# PLEASE HELP ME! finding out what approximate year and model my Bianchi frame is



## dddjimenez7 (Jun 19, 2013)

Hi, I bought this bike like a month ago on Craigslist. It came with vuelta wheels and hoshi spokes for $300. this is my first fixie bike and I have very little knowledge of them as you might see. I've done some research trying to find what model is my bike. I know the original color before the previous owner messed it up with that horrible paint job used to be Celeste and that is vintage, but that's as much as I've found out about it so far. I/d like to know if any of you could tell me the model and approximate year. I'd love to learn more about this bike and I hope I can get some help from you.
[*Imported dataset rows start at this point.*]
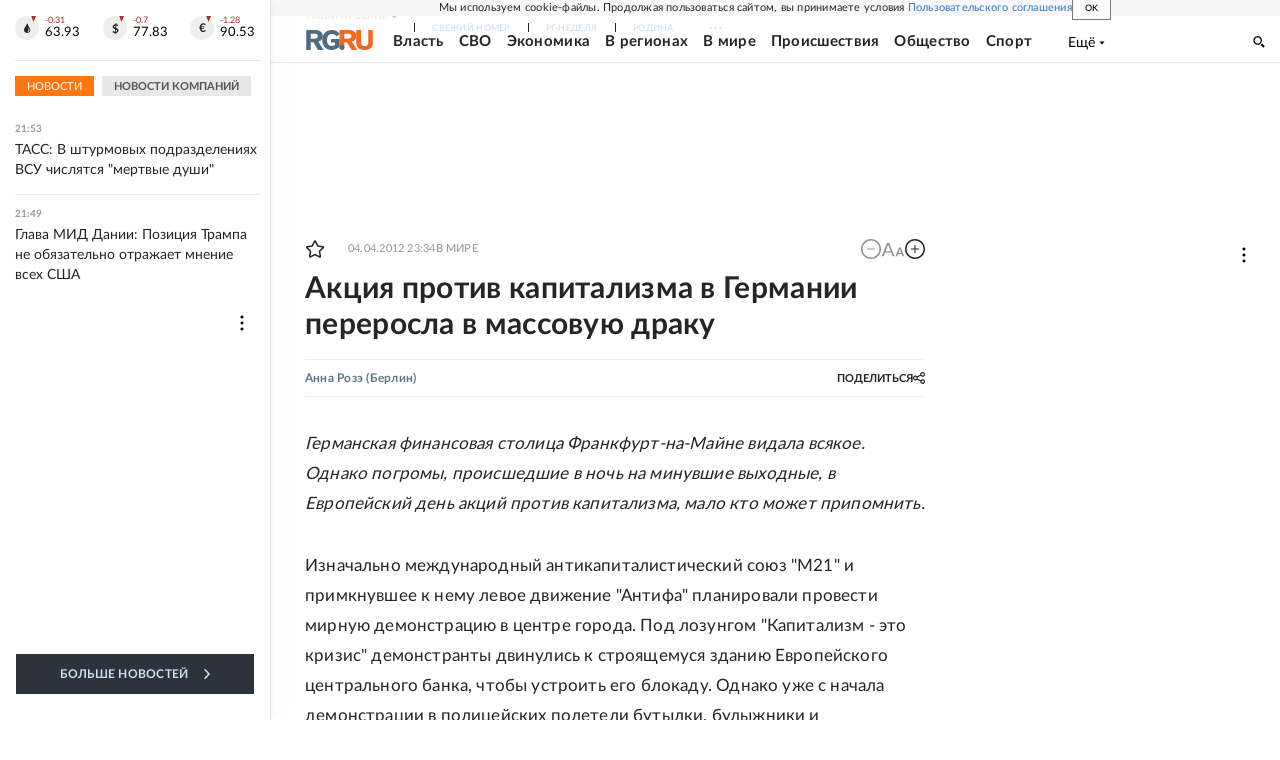

--- FILE ---
content_type: text/html
request_url: https://tns-counter.ru/nc01a**R%3Eundefined*rg_ru/ru/UTF-8/tmsec=mx3_rg_ru/489228583***
body_size: 16
content:
99E66712696D33DFG1768764383:99E66712696D33DFG1768764383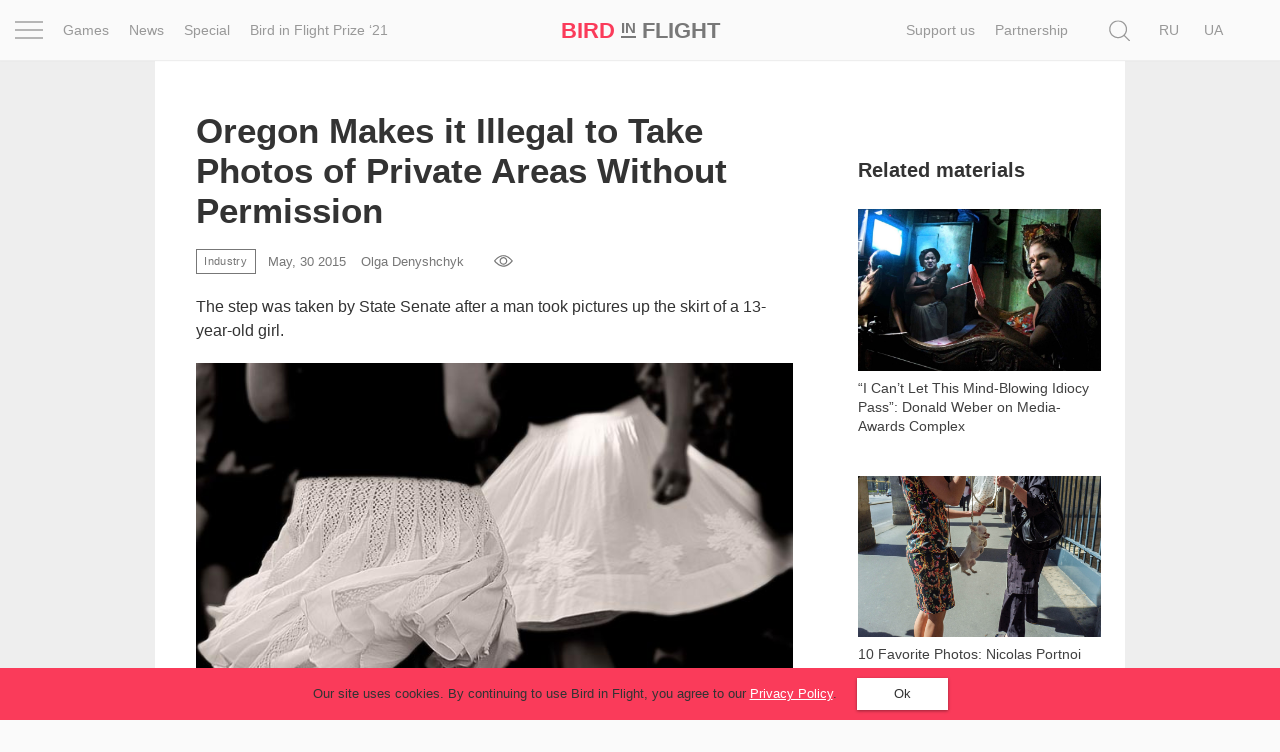

--- FILE ---
content_type: text/css
request_url: https://birdinflight.com/wp-content/themes/simple-catch/css/single.7aa5f4b9.build.css
body_size: 1477
content:
.parallax .content-editor{padding-left:0;padding-right:0}.parallax .content-editor .fullsize-img,.parallax .content-editor .image-preview,.parallax .content-editor .inner_wrapper{margin-left:auto!important;margin-right:auto!important}.parallax .content-editor .content_txt,.parallax .content-editor .media-body{padding-left:15px;padding-right:15px}.parallax .pinTag{-webkit-transition:opacity .3s ease-in-out;transition:opacity .3s ease-in-out}.parallax #wrapper{overflow:visible}.parallax .content-editor{margin-bottom:0}.parallax .inner_wrapper{overflow:hidden}@media (min-width:1040px){.parallax .inner_wrapper{background-attachment:fixed!important;background-repeat:no-repeat!important}}.parallax .inner_wrapper.fullSize{min-height:100vh;padding:0}.parallax .inner_wrapper.fullSize.flx .widthbox{width:100%}.parallax .inner_wrapper.fullSize.flx .widthbox .image-preview{width:100%!important;margin:0}@media (max-width:759px){.parallax .inner_wrapper .contentHeader{margin-bottom:0}}.parallax #wrapper .container{position:relative;background-color:#fff}.parallax .spacer{min-height:1px}.parallax .inner_wrapper{position:relative}.parallax .pinTag{padding:20px 0}@media (max-width:1039px){.parallax .pinTag .__inRow.flx2>.image-inner{height:45vh}.parallax .pinTag .__inRow.flx3>.image-inner{height:30vh}}.parallax .inner_wrapper,.parallax .pinTag{background:#fff}.parallax .i_pinned{height:100%;overflow:hidden}.parallax .i_pinned>div{height:200%;position:relative;top:-100%}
I had originally posted about the bike on the fixie section without any luck. I really hope you guys can help me because I really want to work on restoring and customizing this bike but I'd like to know more about it first.


Thanks

I hope this pictures are helpful

http://s1351.photobucket.com/user/djimenez7/library/Bianchi%20Frame


----------



## cl222 (Jun 19, 2013)

Can't look at the pics the links don't work.


----------



## dddjimenez7 (Jun 19, 2013)

cl222 said:


> Can't look at the pics the links don't work.





can you see them now? 

I move them to an album 

http://s1351.photobucket.com/user/djimenez7/library/Bianchi Frame


----------



## cl222 (Jun 20, 2013)

dddjimenez7 said:


> can you see them now?
> 
> I move them to an album
> 
> http://s1351.photobucket.com/user/djimenez7/library/Bianchi Frame




Now I can see the pictures. I am not an expert on bianchi so I can't help you much with what you what you wanted to know but now that the link works someone else might be able to help you.


----------



## sqrly (Jun 29, 2013)

Over the years there are different colors of celeste. Some are more green and others are more blue. Then there are metallics where the fleck is blue, some the fleck is silver and some use a pearl. Even with the metallic some are more green and others are blue. My cyclocross is metallic blue and my friends roadbike is non metallic green.  They all give the mind the same impression of celeste but some pop more in the sun.  Try to find a good sample on your bike before you strip all the paint.


----------